***** TEXT SEGMENT *****

Update (3/2/10): Updated code to work with version 0.1.30 of node.js

I’ve continued to play with node.js, and I’ve decided to do a follow up spike to my previous one: Web proxy in node.js for high availability

The previous spike used node to proxy requests directly to a web server. This spike uses node to put messages into a (redis) queue. Ruby background workers read from the queue, process the requests, and respond on a different queue. When node receives the response from the background worker, it sends the response back to the waiting user.

Just like my first spike, this type of architecture can be used for high availability web sites. Since all messages go into a queue and node holds the connections from the users, the site can be upgraded (including database migrations or infrastructure changes) as long as node and redis stay the same. Once the upgrade is finished, the workers can resume working from the queue. Users would see an extra long request, but as long as the upgrade was short (eg, less than a minute), the user should not know the site was down.

A queue has a lot of advantages over a straight proxy:

  1. Easy to scale up and down by adding or removing workers
  2. Can use priority queues to prioritize more important web requests
  3. Easy to monitor (eg, how many messages are in the queue, how fast are they being added)

*****

## WRITTEN TASKS:
• a. List every advantage of a queue over a straight proxy that the node.js queue post gives.
• b. Pick up the node.js queue post after its last line and keep writing it.

***** GIVEN DATA *****

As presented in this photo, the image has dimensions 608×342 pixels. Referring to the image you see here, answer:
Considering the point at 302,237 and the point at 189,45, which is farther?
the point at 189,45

*****

## OUTPUTS BY TASK:
• a.
1. Easy to scale up and down by adding or removing workers
2. Can use priority queues to prioritize more important web requests
3. Easy to monitor (eg, how many messages are in the queue, how fast are they being added)

• b.
Here is a very simple version of the code. First, the node webserver (using redis-node-client):

var sys = require('sys'),
   http = require('http'),
  redis = require("./redisclient");
 
var queuedRes = {}
var counter = 1;
 
http.createServer(function (req, res) {
  pushOnQueue(req, res);
}).listen(8000);
 
function pushOnQueue(req, res) {
  requestNumber = counter++;
 
  message = JSON.stringify({
    "class": "RequestProcessor",
    "args": [ {"node_id": requestNumber, "url": req.url} ]
  });
 
  client.rpush('resque:queue:requests', message);
  queuedRes[requestNumber] = res
}
 
var client = new redis.Client();
client.connect(function() {
  popFromQueue();
});
 
function popFromQueue() {
  client.lpop('responses', handleResponse);
}
 
function handleResponse(err, result) {
  if (result == null) {
    setTimeout(function() { popFromQueue(); }, 100);
  } else {
    json = JSON.parse(result);
    requestNumber = json.node_id;
    body = unescape(json.body);
    res = queuedRes[requestNumber];
    res.writeHeader(200, {'Content-Type': 'text/plain'});
    res.write(body);
    res.close();
    delete queuedRes[requestNumber];
    popFromQueue();
  }
}
 
sys.puts('Server running at http://127.0.0.1:8000/');

Also available as a gist.

pushOnQueue() is called on incoming web requests. This creates a JSON message and pushes it on the resque:queue:requests queue. It also puts the res object into a hash so it can be retrieved again on the way back.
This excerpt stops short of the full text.